* begin Page *
Lexical verbs form an open class

We know that lexical words are the main carriers of meaning in a spoken utterance or written sentence. They are the most numerous type of word and they are all members of open classes, i.e. more lexical words can be invented and added – in principle, there is no upper limit.

Like nouns, adjectives and adverbs, lexical verbs constitute an open class. Hence the membership of the class can increase as new verbs are coined and added. Relatively newly added (or used-again) verbs include:

  • Refudiate: used loosely to mean ‘reject’. [Came to the world’s attention when Sarah Palin (9th Governor of Alaska) used the word in a Twitter message in 2010.]
  • De-friend: to remove someone from your social networking site, such as Facebook.
  • Chillax: to calm down and relax.
  • Catastrophize: to blow something out of all proportion.

Semantics of lexical verbs

We have noted elsewhere (see Verbs) that, semantically, lexical verbs represent actions, events and states, e.g.

Craig bought a North Face jacket [action]
the pears ripened on the tree [event]
I suppose you’re right [state]

Syntactic role of lexical verbs

Lexical verbs can only function as main verbs (see Verbs). Therefore, syntactically, they assume the central part of a clause. They either appear as (1) a single-word verb phrase or (2) in final position of verb phrases, e.g.

Single-word verb phrase

verb phrase

Chen

laughed

at him for several minutes

they

gave

the tickets away

I think you know

Final position of verb phrase

verb phrase

Chen

could be laughing for hours

they

should give the tickets to me
I might have thought about that again

Morphological form of lexical verbs

According to English morphology, the base form of a lexical verb can be inflected (i.e. altered through the addition of an affix) to yield four further verb forms (Table 1).
* end Page *
Written task 1: On the page about lexical verbs, what does "chillax" mean?
Written task 2: Write out the stretch of the lexical verbs page from "Semantics of lexical" through "verb phrases, e.g.".
Written task 3: Carry the page on lexical verbs forward from the point where it stops.
* begin Data excerpt *
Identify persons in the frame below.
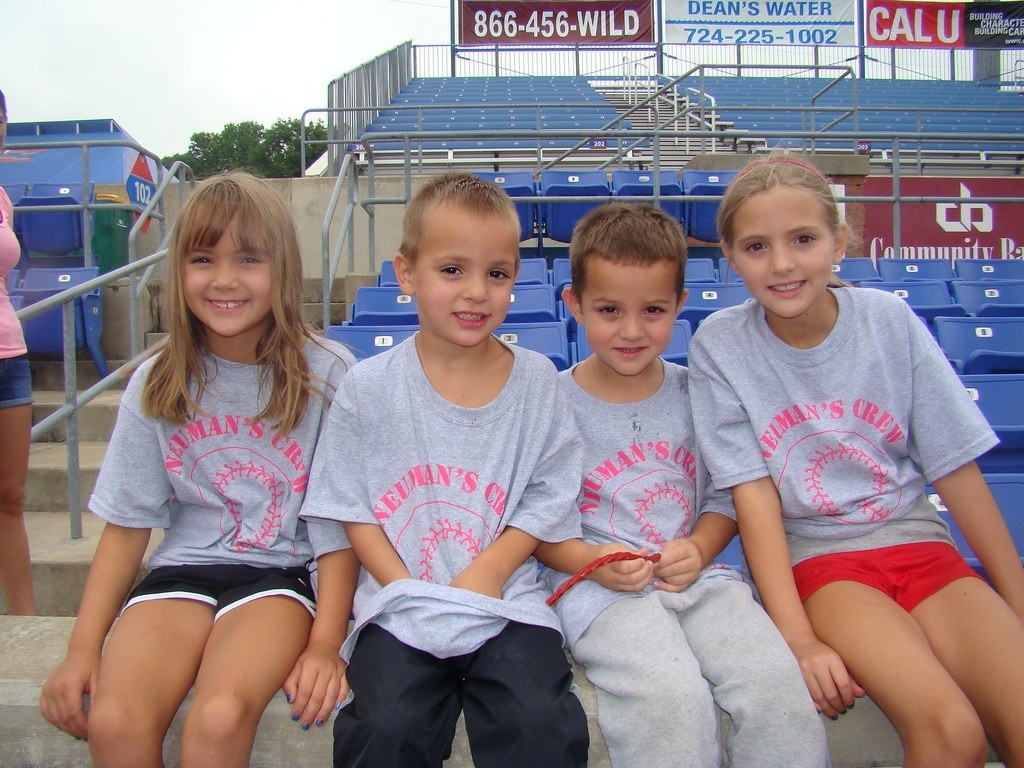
* end Data excerpt *
Expected output 1: To calm down and relax.

Expected output 2:
Semantics of lexical verbs

We have noted elsewhere (see Verbs) that, semantically, lexical verbs represent actions, events and states, e.g.

Craig bought a North Face jacket [action]
the pears ripened on the tree [event]
I suppose you’re right [state]

Syntactic role of lexical verbs

Lexical verbs can only function as main verbs (see Verbs). Therefore, syntactically, they assume the central part of a clause. They either appear as (1) a single-word verb phrase or (2) in final position of verb phrases, e.g.

Expected output 3:
no.

verb form

examples
1 BASE (simple present) walk push sing
2 3RD PERSON PRESENT (-s form) walks pushes sings
3 PAST (simple past) walked pushed sang
4 ED-PARTICIPLE (past participle) walked pushed sung
5 ING-PARTICIPLE (present participle) walking pushing singing

Table 1. English Verb Forms

Infinitive

Another verb form is often added to the list in Table 1 – the infinitive. This form of the verb is easily recognized because a to precedes the base form, e.g.

I told her to wait in the office
to kick the ball was silly
it’s hard to think clearly
Anne and Carl came to watch the play

Time distinctions

Morphologically, lexical verbs make distinctions related to just two aspects of time (tenses): the present and the past.

present time

The simple present (base form) and the 3rd person present (-s form) are frequently used refer to the present time, e.g.

I push the stroller quite quickly
she walks non-stop
we sing in a local choir
there goes the bus

past time

The simple past tense is frequently used to refer to past time, e.g.

Bao Yu pushed the stroller yesterday
they rotated the dial twice
Kathryn sang in the audition
she was successful

future time

Whereas lexical verb forms can be inflected to mark present and past tense, they cannot be inflected to mark future tense in English. That is to say, there is no future tense verb form in English. Of course, speakers of English are well able to talk about the future – but it is not achieved through the use of future tense verb forms. Principally, future time is marked with a modal (e.g. will, shall) or semi-modal (e.g. be going to, be about to) in a verb phrase, and through the use of temporal markers (e.g. tomorrow, next week) and if-clauses (e.g. if you fall, you’ll hurt yourself).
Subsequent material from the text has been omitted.